Tasks to carry out:
[1] In the couples therapy article, how many positive interactions does the Gottman Institute say a healthy relationship needs for every negative one?
[2] Write out the part of the couples therapy article between "8 Signs You" and "misunderstandings and miscommunications.", inclusive.
[3] List every numbered heading in the couples therapy article, with its number.

8 Signs You Might Need Couples Therapy
If the same fight comes up repeatedly, it may be time to get professional help. A professional can help you discover what is underneath of the fight and work toward resolving the underlying issue. There are often complicated emotions lurking underneath, or inadvertent misunderstandings and miscommunications.
2. Conflicts do not get resolved (instead they get swept under the rug or ignored)
If you and your partner are unable to effectively debrief and heal from a fight, this could contribute to an ever increasing disconnect in the relationship. It is vital to create healing moments in the aftermath of a conflict. This could include taking time to truly understand each other’s perspectives, apologize for emotional pain inflicted, discuss the conflict in a more calm and flexible manner, and problem-solve on how to avoid similar issues in the future.
When couples just pretend like conflicts did not happen and “keep moving,” the same issues are more likely to resurface. You might also notice you become escalated MUCH more quickly when the next fight arises.
3. You feel a lack of trust or safety with your partner
If you feel unable to be vulnerable with your partner (emotionally or physically) this might be a sign that you need some support in recreating safety. A professional can help you understand when and how trust has been undermined and guide you in restoring it.
If you constantly feel like you are not being seen or heard, this will be damaging to your mental health and the strength of your relationship. This could be a sign that you and your partner need to revisit some basic communication skills or explore the emotional blocks getting in the way of being present with each other’s experience.
5. Conflicts escalate into extremely long, explosive, or painful fights
Conflict is bound to happen- but it is important to know how to stop it before it becomes highly escalated. We are less able to think flexibly and logically when our emotional brain is highly active. This makes it difficult to see our partner’s perspective or take ownership of our own part in the fight. If emotions are feeling overwhelming or out of control frequently, it might be time to put some safety supports in place.
If the negative feelings and interactions in the relationship outweigh the positive, it is time to reset the homeostasis of the relationship. This is often a breeding ground for resentment and contempt, which relationship experts John and Julie Gottman say is the biggest predictor of divorce. Relationships are systems that often thrive on the status quo, so intervention might be needed to change the current state of affairs. The Gottman Institute says that a healthy relationship needs 5 positive interactions to every 1 negative interaction. If this equation is off for you, there is hope to change it!
7. You are feeling hopeless about your relationship
If you find yourself being unable to imagine a more fulfilling or connected relationship, this could be a sign that you and your partner’s own efforts need to be augmented by someone with professional training. Hopelessness can keep us stuck in a negative headspace and unable to think creatively to change unhelpful or unhealthy dynamics. Let someone else come in with hope and a fresh perspective to see if the relationship is able to be salvaged.
8. There is no more intimacy in your relationship
Feeling disconnected sexually can be a sign of many things- lack of communication about sexual preferences, trauma or lack of safety in the relationship, or other underlying emotional issues that need to be addressed. Often one partner feels more of a need for sex and physical closeness- this need should not be ignored, even if partners differ in their inclination toward this love language.
A final word…
It is also strongly advised to go to couples therapy if you just want to improve the strength and health of your relationship. Many couples wait until it is the “last resort,” for their relationship. Issues are always better dealt with sooner rather than later. Seeing couples therapy as a last-ditch effort can also put unneeded stress and pressure on the process…. not to mention, it can increase levels of hopelessness if it does not seem to work right away. Give yourself (and the process) time and space to work.

Excerpted records:
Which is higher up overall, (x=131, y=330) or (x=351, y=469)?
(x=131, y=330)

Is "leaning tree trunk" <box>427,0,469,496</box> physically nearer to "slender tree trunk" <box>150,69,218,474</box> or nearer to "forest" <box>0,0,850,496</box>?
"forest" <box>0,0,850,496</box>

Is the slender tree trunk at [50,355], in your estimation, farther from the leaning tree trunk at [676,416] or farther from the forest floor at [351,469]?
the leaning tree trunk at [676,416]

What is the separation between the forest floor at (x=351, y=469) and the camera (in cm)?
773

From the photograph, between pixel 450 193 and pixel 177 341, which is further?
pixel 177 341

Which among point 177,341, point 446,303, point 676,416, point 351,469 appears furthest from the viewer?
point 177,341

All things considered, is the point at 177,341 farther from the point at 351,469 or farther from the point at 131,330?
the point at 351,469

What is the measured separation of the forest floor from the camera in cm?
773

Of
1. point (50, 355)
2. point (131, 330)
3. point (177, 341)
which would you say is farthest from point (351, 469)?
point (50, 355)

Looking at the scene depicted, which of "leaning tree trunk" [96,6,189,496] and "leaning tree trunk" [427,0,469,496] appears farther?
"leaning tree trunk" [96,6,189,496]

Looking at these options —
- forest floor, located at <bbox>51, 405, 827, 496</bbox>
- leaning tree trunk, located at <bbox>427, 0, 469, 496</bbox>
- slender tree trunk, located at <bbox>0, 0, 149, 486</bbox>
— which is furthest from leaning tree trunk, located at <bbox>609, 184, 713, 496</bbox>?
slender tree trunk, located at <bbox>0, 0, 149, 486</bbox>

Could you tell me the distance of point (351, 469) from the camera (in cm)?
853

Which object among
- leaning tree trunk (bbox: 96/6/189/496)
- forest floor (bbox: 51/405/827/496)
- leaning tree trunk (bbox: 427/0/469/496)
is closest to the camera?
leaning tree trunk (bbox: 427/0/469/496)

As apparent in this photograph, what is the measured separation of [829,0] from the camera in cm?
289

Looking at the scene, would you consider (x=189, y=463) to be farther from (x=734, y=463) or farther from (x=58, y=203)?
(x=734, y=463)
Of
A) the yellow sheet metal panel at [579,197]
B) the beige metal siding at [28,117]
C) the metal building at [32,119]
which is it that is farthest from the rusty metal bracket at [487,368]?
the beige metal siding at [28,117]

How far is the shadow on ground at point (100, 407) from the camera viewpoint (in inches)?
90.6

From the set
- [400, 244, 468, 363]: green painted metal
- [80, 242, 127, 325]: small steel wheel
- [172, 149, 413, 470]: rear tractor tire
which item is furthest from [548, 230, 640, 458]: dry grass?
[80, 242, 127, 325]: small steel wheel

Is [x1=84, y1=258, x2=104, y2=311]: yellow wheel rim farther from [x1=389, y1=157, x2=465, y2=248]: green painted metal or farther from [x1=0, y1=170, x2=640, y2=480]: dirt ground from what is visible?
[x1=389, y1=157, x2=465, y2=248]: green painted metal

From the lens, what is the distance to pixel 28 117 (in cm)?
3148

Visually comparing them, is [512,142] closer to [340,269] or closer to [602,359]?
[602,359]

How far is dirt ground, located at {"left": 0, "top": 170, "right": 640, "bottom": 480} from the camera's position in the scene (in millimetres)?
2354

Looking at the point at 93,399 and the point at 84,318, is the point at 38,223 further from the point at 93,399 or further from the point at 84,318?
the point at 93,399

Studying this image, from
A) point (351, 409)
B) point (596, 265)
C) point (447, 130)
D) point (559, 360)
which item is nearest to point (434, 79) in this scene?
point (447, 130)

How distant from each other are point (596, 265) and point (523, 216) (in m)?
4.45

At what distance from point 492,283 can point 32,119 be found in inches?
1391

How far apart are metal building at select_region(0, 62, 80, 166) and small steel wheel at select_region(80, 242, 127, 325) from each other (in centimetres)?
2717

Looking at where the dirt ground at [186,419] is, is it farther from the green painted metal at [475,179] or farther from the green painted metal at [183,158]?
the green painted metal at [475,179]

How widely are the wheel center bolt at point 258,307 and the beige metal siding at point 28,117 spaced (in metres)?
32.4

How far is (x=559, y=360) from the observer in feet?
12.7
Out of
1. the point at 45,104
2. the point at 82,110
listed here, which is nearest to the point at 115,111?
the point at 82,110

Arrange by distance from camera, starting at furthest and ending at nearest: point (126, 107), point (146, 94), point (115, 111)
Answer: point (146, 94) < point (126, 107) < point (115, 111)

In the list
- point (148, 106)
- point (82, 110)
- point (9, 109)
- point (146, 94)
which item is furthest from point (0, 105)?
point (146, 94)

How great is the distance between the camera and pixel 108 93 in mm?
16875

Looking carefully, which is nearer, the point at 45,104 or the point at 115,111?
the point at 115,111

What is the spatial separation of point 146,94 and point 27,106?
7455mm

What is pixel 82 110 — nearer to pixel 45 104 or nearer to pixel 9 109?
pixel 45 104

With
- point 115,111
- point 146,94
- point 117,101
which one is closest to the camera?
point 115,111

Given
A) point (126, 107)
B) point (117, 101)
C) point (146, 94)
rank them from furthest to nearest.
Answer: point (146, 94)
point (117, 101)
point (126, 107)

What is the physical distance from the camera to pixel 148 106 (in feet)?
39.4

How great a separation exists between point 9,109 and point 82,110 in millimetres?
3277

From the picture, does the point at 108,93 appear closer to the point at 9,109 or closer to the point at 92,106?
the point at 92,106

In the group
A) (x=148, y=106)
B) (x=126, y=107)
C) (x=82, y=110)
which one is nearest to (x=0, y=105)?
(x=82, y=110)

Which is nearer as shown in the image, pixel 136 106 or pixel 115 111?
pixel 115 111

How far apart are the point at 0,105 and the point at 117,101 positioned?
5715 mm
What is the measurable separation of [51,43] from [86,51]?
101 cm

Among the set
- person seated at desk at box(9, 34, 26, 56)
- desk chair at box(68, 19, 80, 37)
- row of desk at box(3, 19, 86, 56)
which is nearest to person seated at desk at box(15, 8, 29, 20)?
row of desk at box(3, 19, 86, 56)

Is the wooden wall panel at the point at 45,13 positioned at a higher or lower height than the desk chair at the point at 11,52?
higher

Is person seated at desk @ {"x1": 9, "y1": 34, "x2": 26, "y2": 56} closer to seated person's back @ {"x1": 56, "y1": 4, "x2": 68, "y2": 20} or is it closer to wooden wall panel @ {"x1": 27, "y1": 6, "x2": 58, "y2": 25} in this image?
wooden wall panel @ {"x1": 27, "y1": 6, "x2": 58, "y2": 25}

Solutions for each task:
[1] Five positive interactions for every one negative interaction.

[2]
8 Signs You Might Need Couples Therapy
If the same fight comes up repeatedly, it may be time to get professional help. A professional can help you discover what is underneath of the fight and work toward resolving the underlying issue. There are often complicated emotions lurking underneath, or inadvertent misunderstandings and miscommunications.

[3]
2. Conflicts do not get resolved (instead they get swept under the rug or ignored)
3. You feel a lack of trust or safety with your partner
5. Conflicts escalate into extremely long, explosive, or painful fights
7. You are feeling hopeless about your relationship
8. There is no more intimacy in your relationship